Your answer should hold every line of the records below that contains the string "shot".

++++ Provided data

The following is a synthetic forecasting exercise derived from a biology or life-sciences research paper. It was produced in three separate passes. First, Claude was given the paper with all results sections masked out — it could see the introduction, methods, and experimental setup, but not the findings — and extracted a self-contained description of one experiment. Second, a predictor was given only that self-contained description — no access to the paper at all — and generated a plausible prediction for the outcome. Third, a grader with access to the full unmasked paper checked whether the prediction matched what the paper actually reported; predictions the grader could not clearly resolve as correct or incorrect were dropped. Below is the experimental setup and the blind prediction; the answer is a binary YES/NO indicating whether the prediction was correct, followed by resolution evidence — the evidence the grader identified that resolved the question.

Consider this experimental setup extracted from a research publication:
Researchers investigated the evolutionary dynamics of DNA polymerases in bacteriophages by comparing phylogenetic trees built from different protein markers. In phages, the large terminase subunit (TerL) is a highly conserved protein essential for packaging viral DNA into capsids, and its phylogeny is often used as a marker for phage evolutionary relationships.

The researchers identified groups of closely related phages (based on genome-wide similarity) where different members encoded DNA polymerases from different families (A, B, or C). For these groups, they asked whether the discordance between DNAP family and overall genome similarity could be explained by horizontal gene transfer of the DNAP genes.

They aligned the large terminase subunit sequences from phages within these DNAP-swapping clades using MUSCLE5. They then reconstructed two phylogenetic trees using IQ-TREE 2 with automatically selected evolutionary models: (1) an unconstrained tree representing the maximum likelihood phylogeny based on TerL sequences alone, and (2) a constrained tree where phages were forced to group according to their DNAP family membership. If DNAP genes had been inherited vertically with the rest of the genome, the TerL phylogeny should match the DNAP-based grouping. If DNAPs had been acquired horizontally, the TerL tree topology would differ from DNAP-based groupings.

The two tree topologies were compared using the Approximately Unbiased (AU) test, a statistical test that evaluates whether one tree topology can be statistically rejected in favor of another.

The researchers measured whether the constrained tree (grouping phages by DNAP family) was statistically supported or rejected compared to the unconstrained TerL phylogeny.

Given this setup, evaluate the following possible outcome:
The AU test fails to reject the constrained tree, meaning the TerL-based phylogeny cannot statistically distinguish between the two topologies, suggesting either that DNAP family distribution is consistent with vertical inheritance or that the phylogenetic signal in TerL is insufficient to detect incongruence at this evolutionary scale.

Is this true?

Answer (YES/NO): NO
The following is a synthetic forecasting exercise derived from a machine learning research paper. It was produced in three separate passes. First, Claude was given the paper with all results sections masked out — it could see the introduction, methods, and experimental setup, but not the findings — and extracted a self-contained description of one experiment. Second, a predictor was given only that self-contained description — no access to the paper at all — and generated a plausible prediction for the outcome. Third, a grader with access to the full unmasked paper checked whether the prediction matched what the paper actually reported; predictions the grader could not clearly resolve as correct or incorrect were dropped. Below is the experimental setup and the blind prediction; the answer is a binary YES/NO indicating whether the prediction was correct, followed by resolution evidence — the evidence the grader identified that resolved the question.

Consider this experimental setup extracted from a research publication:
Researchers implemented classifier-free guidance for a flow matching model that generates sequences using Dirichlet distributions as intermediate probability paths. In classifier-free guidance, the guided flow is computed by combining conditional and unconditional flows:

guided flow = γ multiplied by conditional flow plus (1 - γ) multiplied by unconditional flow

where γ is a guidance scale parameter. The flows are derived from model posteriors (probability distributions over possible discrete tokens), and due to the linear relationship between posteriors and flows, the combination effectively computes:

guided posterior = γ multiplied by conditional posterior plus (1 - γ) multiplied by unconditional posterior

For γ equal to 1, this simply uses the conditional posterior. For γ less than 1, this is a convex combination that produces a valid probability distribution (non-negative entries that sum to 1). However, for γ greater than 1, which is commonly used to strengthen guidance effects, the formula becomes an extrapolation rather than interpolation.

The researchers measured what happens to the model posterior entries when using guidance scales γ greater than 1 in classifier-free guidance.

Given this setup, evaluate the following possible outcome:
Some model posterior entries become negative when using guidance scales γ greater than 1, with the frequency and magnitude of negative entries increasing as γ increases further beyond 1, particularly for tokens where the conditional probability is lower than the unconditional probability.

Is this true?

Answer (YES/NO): NO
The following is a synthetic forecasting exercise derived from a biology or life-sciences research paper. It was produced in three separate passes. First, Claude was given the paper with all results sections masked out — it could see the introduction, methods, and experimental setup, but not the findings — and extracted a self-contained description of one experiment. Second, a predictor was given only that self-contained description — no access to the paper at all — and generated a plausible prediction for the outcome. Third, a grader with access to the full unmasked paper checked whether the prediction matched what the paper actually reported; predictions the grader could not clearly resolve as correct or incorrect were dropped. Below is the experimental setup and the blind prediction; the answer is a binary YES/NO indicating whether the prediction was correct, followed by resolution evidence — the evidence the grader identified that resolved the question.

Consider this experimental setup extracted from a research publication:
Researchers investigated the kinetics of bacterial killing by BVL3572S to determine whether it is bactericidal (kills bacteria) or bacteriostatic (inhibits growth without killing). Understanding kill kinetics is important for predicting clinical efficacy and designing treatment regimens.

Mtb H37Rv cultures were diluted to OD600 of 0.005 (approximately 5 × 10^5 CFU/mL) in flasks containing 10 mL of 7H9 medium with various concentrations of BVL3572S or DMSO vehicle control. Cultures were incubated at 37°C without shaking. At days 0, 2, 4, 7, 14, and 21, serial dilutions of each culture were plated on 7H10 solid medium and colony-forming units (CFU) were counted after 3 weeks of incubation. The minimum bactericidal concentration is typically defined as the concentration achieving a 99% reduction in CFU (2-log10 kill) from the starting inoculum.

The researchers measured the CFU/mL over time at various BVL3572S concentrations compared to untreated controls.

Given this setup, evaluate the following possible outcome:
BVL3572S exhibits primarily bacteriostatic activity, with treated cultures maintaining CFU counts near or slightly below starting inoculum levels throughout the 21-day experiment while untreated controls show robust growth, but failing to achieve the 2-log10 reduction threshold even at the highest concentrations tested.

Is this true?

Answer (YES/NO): NO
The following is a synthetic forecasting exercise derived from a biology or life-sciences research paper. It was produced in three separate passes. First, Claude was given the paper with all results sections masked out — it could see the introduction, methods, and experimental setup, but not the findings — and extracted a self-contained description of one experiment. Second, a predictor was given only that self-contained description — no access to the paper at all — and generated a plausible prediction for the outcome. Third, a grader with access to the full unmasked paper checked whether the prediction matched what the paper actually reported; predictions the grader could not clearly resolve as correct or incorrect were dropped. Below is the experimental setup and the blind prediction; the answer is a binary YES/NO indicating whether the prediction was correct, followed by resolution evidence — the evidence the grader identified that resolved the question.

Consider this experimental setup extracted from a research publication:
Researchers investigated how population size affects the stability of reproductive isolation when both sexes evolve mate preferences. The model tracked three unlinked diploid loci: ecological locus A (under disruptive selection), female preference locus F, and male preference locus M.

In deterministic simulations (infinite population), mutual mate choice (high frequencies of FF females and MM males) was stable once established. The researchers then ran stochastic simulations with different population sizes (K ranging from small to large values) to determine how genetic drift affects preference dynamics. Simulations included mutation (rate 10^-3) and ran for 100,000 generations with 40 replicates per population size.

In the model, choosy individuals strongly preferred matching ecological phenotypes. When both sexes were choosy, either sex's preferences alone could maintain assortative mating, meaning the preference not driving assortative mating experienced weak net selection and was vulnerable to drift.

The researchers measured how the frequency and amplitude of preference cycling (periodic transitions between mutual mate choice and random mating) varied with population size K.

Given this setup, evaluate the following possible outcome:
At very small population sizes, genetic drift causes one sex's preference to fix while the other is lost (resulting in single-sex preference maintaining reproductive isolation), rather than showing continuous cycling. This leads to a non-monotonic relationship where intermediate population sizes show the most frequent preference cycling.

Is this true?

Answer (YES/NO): NO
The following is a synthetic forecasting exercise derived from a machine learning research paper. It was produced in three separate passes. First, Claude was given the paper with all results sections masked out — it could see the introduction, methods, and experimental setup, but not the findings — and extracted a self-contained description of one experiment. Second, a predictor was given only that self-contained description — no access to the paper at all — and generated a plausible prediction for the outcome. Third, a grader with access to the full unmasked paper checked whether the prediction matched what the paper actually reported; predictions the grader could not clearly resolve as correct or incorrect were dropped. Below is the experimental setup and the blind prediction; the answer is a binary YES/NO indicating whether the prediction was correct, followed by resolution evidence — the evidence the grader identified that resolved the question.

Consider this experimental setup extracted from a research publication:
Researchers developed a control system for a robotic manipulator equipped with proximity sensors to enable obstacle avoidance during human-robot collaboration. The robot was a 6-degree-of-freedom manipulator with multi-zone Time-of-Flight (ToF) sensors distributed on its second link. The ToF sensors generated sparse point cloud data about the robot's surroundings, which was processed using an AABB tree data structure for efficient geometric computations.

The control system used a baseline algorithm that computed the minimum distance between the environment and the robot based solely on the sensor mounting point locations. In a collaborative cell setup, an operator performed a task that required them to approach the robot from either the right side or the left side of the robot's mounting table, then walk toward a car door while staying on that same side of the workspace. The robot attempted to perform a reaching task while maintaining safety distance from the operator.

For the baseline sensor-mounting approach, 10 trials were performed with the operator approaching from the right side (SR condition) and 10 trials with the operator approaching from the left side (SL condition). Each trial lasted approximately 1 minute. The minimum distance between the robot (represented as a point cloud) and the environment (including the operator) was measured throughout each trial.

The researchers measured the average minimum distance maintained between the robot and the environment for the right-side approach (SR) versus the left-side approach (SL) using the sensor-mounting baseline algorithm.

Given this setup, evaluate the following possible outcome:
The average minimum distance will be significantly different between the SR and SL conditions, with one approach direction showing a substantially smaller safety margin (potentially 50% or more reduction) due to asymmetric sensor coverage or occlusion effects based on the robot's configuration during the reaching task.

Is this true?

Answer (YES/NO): NO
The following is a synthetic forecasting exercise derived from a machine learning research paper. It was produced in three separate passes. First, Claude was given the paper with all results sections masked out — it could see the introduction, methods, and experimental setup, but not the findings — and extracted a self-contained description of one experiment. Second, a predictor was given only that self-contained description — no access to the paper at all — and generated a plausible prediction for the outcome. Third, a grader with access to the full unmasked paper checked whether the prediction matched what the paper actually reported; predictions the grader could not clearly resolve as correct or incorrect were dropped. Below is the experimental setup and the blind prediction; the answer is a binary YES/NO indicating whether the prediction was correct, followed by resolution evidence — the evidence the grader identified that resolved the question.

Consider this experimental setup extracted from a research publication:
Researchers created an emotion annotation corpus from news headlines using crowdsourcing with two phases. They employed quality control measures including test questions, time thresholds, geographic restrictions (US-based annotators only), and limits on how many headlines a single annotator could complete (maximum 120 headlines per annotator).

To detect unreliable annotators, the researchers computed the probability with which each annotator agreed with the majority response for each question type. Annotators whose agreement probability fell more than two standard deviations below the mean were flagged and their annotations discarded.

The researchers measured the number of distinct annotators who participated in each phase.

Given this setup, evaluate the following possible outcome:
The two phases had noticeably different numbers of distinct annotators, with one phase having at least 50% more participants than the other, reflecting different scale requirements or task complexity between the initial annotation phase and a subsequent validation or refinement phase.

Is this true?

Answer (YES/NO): NO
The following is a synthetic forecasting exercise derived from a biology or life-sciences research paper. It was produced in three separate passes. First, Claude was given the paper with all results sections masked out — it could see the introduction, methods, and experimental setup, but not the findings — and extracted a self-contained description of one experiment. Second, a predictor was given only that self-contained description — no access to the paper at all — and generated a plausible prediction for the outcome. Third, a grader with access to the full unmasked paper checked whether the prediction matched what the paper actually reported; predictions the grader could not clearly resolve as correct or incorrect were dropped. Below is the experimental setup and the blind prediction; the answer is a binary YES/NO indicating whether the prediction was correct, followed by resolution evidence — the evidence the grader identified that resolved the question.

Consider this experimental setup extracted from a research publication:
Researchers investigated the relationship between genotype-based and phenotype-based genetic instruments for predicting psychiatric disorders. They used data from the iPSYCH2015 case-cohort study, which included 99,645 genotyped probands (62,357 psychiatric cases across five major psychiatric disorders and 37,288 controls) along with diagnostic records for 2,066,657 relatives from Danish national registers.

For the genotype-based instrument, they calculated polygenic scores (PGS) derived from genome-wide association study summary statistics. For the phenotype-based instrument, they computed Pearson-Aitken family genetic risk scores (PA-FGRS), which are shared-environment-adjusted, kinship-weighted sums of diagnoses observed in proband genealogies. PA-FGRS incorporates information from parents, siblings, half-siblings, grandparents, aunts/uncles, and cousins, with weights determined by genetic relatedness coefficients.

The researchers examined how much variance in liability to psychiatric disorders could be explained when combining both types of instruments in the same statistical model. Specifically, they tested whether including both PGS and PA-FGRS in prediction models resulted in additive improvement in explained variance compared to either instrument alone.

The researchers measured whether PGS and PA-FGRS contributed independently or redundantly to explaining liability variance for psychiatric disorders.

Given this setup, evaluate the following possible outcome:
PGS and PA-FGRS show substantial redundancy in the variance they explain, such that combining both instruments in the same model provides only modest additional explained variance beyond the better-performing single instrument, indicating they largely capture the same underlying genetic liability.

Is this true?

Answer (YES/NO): NO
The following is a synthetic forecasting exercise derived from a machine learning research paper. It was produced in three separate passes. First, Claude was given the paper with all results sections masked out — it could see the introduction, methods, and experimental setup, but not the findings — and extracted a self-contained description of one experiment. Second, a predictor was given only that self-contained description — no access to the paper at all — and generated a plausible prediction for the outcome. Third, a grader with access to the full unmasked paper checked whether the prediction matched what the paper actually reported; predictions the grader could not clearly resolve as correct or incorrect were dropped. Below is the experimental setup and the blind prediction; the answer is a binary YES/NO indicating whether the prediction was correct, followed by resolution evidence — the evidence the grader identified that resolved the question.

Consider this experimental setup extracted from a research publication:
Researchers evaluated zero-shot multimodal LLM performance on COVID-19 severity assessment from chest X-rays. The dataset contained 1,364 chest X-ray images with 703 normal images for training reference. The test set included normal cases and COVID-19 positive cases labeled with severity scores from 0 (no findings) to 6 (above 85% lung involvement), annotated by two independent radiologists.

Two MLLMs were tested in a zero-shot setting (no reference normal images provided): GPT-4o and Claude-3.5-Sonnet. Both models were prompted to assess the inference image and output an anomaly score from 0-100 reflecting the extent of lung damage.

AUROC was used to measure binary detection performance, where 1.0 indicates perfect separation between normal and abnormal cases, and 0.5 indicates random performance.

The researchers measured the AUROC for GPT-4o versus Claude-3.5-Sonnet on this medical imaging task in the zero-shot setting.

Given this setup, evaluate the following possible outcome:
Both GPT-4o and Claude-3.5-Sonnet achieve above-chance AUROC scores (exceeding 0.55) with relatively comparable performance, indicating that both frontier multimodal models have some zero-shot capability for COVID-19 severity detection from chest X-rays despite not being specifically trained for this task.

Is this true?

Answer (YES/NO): NO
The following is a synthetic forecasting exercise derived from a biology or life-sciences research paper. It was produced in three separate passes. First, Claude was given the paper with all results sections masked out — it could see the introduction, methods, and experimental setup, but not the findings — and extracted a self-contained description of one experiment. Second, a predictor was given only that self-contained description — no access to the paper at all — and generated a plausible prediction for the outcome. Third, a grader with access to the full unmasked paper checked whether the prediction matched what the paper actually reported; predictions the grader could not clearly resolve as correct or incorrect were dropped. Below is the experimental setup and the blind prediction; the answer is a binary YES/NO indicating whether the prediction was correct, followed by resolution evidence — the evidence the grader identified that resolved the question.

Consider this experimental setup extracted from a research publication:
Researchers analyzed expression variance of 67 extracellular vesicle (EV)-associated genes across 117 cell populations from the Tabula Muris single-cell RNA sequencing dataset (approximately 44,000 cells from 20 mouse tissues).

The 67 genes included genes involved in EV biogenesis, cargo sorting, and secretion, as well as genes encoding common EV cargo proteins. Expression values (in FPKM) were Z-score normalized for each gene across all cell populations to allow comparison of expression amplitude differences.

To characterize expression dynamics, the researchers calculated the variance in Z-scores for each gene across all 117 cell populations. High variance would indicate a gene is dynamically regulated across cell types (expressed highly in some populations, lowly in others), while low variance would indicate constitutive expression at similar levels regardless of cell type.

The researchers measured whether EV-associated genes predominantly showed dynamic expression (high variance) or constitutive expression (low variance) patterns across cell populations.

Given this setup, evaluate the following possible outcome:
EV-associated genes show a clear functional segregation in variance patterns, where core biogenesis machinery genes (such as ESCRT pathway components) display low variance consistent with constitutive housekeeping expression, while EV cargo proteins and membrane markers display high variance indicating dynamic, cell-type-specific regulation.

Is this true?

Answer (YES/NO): NO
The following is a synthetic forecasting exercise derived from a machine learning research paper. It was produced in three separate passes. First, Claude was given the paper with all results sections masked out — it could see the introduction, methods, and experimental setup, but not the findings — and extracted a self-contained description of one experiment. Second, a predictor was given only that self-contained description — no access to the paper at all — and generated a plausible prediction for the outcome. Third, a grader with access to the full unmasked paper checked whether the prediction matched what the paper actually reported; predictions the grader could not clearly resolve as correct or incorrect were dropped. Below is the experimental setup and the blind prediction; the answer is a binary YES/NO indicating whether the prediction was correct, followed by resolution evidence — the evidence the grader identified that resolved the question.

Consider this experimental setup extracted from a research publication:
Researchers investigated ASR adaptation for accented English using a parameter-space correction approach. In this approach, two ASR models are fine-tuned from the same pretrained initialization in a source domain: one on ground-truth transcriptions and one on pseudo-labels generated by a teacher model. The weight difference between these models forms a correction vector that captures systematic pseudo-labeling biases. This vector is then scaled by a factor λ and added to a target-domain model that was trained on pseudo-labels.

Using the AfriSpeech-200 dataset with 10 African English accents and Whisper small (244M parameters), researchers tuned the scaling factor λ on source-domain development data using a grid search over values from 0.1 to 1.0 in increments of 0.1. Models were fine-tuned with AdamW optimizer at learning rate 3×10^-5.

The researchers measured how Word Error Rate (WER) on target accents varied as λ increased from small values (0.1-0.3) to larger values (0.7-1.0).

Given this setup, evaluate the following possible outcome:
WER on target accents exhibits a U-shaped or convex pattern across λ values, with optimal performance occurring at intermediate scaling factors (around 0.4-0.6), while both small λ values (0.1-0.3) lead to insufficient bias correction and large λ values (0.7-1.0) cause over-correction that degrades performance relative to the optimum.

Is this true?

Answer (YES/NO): NO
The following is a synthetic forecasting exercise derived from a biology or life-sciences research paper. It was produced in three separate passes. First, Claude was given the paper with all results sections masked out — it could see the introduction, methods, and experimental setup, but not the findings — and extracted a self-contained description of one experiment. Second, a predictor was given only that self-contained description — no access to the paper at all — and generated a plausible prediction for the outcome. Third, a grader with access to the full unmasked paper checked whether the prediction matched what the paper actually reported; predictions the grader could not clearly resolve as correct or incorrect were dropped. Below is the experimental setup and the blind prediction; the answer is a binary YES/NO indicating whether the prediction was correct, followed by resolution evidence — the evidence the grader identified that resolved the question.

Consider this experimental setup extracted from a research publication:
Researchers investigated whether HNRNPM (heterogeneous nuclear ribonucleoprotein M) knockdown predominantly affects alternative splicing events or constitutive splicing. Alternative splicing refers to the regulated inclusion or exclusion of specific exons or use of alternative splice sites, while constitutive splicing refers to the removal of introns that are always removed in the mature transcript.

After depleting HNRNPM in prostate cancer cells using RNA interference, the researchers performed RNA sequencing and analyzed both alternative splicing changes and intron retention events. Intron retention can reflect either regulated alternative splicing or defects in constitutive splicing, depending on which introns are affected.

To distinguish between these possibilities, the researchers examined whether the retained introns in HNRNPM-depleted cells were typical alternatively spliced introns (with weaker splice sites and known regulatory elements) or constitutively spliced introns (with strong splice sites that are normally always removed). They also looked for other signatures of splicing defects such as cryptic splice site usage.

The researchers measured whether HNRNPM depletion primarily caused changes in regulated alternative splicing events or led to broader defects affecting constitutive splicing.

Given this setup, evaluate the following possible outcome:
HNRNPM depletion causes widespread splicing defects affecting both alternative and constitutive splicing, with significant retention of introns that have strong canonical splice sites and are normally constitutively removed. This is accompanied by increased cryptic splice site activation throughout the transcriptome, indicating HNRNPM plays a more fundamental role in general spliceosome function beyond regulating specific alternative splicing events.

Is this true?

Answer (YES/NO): NO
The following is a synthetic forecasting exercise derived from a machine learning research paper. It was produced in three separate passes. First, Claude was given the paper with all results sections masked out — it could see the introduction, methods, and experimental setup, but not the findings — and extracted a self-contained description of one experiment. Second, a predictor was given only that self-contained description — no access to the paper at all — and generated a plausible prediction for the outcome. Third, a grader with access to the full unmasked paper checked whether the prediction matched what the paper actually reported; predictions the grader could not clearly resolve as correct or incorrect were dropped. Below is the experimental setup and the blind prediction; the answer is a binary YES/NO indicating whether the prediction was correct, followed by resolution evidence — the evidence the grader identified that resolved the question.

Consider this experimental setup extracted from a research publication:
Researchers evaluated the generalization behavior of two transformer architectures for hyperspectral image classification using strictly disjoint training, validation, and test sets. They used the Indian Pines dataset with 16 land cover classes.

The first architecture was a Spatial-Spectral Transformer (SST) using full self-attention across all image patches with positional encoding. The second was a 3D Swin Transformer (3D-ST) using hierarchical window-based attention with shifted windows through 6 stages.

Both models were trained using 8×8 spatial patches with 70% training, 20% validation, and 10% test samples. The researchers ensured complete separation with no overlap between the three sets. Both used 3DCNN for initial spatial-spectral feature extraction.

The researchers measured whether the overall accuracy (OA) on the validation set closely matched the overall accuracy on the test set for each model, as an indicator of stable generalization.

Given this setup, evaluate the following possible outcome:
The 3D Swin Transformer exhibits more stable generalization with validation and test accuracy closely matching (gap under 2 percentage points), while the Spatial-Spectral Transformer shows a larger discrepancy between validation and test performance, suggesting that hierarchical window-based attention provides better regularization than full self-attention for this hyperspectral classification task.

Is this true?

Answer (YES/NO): NO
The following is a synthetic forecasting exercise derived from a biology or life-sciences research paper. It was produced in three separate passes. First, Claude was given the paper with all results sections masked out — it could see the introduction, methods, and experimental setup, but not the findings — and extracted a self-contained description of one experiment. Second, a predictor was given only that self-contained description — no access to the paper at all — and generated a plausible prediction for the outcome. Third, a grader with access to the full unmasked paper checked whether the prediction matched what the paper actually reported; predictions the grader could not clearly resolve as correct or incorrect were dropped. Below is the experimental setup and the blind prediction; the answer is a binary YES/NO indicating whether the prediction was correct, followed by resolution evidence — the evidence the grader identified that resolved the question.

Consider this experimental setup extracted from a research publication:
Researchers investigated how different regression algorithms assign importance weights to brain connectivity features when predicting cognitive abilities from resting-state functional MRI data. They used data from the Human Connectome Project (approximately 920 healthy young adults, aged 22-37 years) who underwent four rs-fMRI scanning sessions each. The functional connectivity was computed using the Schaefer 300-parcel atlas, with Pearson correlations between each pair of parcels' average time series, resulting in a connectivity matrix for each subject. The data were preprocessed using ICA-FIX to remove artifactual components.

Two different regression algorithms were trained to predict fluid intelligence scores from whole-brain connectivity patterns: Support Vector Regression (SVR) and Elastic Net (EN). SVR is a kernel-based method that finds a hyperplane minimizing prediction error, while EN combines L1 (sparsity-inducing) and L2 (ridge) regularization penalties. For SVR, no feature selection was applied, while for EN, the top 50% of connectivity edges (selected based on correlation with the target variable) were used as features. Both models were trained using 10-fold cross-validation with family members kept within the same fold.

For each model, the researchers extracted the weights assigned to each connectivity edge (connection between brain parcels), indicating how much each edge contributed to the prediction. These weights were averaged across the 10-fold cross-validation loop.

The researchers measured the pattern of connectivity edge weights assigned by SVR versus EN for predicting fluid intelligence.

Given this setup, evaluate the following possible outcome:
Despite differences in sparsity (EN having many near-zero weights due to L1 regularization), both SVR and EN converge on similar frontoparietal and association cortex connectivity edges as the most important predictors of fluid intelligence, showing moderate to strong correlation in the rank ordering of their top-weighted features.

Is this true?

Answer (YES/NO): NO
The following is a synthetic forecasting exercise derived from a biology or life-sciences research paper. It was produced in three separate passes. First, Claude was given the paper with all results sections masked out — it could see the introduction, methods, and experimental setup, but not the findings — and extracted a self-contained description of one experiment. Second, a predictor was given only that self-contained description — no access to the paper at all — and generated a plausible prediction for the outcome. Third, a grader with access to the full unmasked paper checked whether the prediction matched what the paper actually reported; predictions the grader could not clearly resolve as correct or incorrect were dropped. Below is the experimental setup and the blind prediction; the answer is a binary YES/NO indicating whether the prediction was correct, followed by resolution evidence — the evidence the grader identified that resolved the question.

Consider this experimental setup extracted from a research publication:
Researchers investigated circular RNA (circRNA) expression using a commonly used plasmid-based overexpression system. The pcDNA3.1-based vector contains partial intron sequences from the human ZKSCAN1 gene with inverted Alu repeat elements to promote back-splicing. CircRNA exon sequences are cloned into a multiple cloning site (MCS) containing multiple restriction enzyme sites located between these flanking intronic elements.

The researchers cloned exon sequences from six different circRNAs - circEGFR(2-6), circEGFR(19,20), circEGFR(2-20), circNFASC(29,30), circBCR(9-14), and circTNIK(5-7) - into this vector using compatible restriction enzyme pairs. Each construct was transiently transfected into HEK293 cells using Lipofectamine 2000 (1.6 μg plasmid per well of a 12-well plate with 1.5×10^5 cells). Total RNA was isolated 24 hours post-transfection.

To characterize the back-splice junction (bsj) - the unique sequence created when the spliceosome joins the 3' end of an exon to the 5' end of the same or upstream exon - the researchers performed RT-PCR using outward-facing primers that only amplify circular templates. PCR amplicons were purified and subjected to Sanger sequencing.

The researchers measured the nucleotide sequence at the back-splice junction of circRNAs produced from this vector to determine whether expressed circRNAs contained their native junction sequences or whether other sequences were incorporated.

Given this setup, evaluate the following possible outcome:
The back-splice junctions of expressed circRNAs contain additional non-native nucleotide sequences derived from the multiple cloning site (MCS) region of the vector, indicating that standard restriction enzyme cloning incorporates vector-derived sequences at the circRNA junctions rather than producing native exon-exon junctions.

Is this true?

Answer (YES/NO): YES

++++++++

### Answer section
Researchers evaluated zero-shot multimodal LLM performance on COVID-19 severity assessment from chest X-rays. The dataset contained 1,364 chest X-ray images with 703 normal images for training reference. The test set included normal cases and COVID-19 positive cases labeled with severity scores from 0 (no findings) to 6 (above 85% lung involvement), annotated by two independent radiologists.
Two MLLMs were tested in a zero-shot setting (no reference normal images provided): GPT-4o and Claude-3.5-Sonnet. Both models were prompted to assess the inference image and output an anomaly score from 0-100 reflecting the extent of lung damage.
The researchers measured the AUROC for GPT-4o versus Claude-3.5-Sonnet on this medical imaging task in the zero-shot setting.
Both GPT-4o and Claude-3.5-Sonnet achieve above-chance AUROC scores (exceeding 0.55) with relatively comparable performance, indicating that both frontier multimodal models have some zero-shot capability for COVID-19 severity detection from chest X-rays despite not being specifically trained for this task.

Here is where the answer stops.